P. Usted es un caso único entre los historiadores de Alejandro: ha podido luchar bajo su mando, entre sus filas. ¡Eso es empirismo!

R. Hice de asesor de la película de Oliver Stone y durante el rodaje en Marruecos, en 2004, me dejó hacer de extra como soldado de caballería macedonio en la escena de la batalla de Gaugamela. Todos, menos yo, eran expertos jinetes, la mayoría españoles -aunque en realidad Alejandro no tuvo, claro, caballería hispánica, al revés que César, al que los compatriotas de usted le dieron grandes éxitos-. Cargué como uno más, con casco y lanza en mano. Una experiencia maravillosa, impagable para un historiador que difícilmente puede experimentar sobre el terreno el movimiento de masas militares. Mi caballo, por cierto, se llamaba Gladiador.

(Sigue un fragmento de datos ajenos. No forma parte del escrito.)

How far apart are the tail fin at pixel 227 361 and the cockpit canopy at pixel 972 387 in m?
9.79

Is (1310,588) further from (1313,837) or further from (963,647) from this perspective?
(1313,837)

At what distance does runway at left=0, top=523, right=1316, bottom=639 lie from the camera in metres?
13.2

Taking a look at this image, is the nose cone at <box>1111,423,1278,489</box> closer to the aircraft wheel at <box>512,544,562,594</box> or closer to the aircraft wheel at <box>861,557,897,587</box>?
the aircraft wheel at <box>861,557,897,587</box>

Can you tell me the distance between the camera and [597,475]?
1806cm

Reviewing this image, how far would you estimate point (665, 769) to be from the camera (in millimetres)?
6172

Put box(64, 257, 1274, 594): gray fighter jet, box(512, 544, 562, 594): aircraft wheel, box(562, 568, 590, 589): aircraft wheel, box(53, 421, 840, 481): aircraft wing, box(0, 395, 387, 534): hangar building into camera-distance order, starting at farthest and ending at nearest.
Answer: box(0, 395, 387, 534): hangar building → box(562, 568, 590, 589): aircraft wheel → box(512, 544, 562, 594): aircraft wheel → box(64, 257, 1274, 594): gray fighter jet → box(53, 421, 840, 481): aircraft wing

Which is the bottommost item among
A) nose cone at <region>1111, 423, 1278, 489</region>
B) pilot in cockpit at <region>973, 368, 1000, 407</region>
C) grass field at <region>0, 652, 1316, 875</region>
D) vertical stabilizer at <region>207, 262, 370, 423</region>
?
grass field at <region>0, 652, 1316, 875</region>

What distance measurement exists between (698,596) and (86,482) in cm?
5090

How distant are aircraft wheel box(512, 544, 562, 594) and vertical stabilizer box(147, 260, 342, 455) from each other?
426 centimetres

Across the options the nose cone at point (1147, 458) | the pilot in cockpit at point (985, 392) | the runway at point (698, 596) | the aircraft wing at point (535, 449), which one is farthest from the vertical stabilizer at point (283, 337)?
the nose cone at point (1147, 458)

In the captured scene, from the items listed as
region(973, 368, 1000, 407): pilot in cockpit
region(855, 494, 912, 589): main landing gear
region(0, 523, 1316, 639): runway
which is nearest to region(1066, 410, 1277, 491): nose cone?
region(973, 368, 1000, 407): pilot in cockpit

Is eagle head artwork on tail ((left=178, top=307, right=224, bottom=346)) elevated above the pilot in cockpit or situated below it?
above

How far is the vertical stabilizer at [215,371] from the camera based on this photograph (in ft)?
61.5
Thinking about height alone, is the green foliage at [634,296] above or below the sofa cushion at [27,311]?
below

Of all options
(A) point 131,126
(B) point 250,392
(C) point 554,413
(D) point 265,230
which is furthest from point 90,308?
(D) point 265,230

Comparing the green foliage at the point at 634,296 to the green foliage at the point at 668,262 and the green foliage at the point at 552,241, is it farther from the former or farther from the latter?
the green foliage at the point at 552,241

P. ¿Y qué tal los persas, estaban a la altura?

R. Eran figurantes franceses, así que era fácil matarlos.

P. ¿Qué le pareció la película?, aparte de su escena.

R. Oliver Stone admiraba mi libro pero tenía ideas propias. Se basó sólo en parte en mi Alejandro Magno. Hay cosas muy interesantes, te permite entender cómo eran las batallas antiguas, la escala. Eran ejércitos enormes, como no se volvieron a ver hasta la edad moderna. Yo me encontré cuestionándome asuntos de logística en los que usualmente no caes: ¿cómo alimentaban a toda esa gente?

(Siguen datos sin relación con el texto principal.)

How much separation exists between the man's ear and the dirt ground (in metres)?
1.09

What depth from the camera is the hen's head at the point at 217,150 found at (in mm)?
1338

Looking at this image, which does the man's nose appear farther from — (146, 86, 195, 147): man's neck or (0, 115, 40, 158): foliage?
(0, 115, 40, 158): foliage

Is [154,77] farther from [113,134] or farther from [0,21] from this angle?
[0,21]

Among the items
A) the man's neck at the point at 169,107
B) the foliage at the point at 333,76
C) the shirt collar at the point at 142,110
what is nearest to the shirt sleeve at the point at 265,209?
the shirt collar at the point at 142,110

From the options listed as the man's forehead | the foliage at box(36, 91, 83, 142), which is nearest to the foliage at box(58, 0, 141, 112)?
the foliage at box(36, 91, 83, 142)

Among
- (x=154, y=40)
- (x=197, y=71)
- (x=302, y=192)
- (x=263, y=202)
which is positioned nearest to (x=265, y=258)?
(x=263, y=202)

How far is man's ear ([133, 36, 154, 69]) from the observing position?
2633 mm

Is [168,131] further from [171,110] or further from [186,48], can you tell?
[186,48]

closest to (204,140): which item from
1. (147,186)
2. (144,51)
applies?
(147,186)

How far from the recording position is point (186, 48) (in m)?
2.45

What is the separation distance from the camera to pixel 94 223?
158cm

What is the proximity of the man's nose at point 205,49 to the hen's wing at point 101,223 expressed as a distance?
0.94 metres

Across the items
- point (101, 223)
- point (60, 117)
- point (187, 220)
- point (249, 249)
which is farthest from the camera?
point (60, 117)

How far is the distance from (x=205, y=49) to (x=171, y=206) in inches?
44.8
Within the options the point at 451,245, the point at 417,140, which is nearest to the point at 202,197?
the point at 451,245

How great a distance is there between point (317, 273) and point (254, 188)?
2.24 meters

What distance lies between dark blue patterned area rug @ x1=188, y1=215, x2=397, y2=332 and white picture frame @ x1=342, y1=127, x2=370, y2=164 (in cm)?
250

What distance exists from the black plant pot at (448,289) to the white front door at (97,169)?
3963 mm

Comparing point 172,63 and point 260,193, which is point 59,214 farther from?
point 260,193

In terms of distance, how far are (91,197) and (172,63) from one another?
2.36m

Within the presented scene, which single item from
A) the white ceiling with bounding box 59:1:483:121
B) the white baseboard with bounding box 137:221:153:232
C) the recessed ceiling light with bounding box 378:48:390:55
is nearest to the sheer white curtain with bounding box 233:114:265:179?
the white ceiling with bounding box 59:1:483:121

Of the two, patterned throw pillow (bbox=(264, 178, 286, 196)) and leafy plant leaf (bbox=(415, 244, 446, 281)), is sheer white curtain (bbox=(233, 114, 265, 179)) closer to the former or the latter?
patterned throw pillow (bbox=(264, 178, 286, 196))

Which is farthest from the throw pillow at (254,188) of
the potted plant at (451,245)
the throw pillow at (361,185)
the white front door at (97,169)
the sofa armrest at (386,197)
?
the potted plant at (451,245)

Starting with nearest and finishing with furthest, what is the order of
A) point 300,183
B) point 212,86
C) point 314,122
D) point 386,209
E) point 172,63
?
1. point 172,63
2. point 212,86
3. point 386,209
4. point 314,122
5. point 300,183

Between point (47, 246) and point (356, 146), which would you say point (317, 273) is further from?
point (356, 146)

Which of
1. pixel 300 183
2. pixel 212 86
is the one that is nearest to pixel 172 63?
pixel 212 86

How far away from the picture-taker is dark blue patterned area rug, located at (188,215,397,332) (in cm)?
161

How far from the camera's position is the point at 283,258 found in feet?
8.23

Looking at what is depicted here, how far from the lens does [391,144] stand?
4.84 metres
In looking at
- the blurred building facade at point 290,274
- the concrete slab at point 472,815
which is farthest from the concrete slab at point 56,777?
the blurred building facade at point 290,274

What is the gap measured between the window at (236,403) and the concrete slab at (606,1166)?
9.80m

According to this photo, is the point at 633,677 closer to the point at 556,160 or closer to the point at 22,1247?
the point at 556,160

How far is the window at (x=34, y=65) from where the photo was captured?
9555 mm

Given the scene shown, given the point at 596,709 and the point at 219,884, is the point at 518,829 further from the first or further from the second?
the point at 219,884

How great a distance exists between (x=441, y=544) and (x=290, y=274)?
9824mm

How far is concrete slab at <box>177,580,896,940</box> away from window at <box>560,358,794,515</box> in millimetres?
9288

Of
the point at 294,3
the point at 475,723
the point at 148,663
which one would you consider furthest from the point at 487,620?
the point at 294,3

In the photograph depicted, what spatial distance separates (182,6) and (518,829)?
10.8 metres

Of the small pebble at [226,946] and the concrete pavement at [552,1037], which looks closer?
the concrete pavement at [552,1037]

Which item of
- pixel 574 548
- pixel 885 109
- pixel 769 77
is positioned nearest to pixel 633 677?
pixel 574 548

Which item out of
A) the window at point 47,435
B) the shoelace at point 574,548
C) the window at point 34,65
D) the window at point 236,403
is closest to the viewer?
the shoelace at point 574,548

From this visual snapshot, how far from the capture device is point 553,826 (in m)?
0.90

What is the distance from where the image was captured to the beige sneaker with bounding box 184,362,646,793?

P. Alejandro ha sido carne de novela histórica. ¿Qué opina del género y de cómo lo ha tratado?

R. El pasado siempre es más sorprendente que la imaginación del novelista. Ellos están muy anclados en su propio mundo y se toman a menudo excesivas licencias: ¡que las cosas pasaran hace sesenta generaciones no significa que no haya que respetar los hechos! Hablamos demasiado de la corrección política y poco de la corrección cronológica. Se viola demasiado a menudo el pasado.

P. ¿Hay alguna otra figura comparable a Alejandro?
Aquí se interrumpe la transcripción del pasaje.